---- Extracted text

People ex rel. Schmidt v. Yerger, 21 Ill. 2d 338 (1961)

Jan. 20, 1961 · Illinois Supreme Court · No. 35782
21 Ill. 2d 338

(No. 35782.

The People ex rel. Anna Schmidt, Appellee, vs. Warren C. Yerger et al., Trustees, Appellants.

Opinion filed January 20, 1961.

Rehearing denied March 27, 1961.

House, J., dissenting.

Bernard C. Gillman, and Robert W. Brinn, both of Rock Island, for appellants.

Eagle & Eagle, of Rock Island, for appellee.

*339Mr. Justice Solfisburg

delivered the opinion of the court 1

This is an appeal from a judgment in a mandamus action directing the trustees of the Firemen’s Pension Fund of the city of Rock Island to pay increased benefits to the widow of a deceased fireman.

August Schmidt served as a fireman for the city of Rock Island for over 41 years and contributed to the pension fund. He retired as chief of the department in 1944 at which time his salary was $215 per month. He received a pension until his death on November 7, 1958. At the time of Schmidt’s retirement section 6 of the Firemen’s Pension Fund Act (Ill. Rev. Stat. 1943, chap. 24, par. 923), provided payment of $45 per month to the widow of a deceased fireman.

Subsequently, the State legislature passed an act, approved July 13, 1953, amending section 6 to read “To the widow of any active or retired fireman while unmarried, a monthly pension equal to 40% of the amount of the monthly salary attached to the rank he held on the last day of his service in the fire department, * * Ill. Rev. Stat. 1953, chap. 24, par. 923.

On this appeal the trustees seek to reverse the judgment below on the ground that it was the legislative intent that all rights and benefits under the act are to be determined as of the date of retirement. Therefore, any increase in widow’s benefits would be applicable only to widows of firemen in active service at or after the effective date of the act. They assert that if the act was construed otherwise, an increased pension would constitute extra compensation to a public officer for past services within the prohibition of section 19 of article IV of the constitution.

--------
---- Dataset records

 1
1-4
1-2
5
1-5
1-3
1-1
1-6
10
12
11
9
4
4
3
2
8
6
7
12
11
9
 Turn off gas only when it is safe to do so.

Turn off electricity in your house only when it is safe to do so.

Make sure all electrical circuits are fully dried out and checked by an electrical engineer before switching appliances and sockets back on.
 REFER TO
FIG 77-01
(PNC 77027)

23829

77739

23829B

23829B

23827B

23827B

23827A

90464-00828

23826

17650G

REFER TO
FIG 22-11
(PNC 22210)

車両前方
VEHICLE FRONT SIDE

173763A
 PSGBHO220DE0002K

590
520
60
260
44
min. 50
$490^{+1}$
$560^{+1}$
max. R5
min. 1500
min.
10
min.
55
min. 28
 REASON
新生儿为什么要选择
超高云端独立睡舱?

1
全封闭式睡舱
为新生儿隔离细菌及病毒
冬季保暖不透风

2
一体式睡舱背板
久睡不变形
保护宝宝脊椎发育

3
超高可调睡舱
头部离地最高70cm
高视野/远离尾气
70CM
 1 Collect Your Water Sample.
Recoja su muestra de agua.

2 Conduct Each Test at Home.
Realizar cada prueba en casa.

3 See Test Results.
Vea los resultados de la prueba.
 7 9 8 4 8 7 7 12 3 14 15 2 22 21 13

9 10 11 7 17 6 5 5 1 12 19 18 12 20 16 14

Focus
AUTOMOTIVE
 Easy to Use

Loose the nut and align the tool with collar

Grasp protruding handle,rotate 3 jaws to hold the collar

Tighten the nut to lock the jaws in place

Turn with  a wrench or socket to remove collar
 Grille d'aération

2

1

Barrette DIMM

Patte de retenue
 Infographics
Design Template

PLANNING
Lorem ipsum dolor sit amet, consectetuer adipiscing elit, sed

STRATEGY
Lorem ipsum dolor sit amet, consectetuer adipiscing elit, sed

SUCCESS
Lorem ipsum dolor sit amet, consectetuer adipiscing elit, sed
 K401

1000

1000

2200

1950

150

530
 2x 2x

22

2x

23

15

--------

## What to work on
According to the court opinion, what was August Schmidt's monthly salary when he retired as fire chief in 1944?

## Output for this task
$215 per month.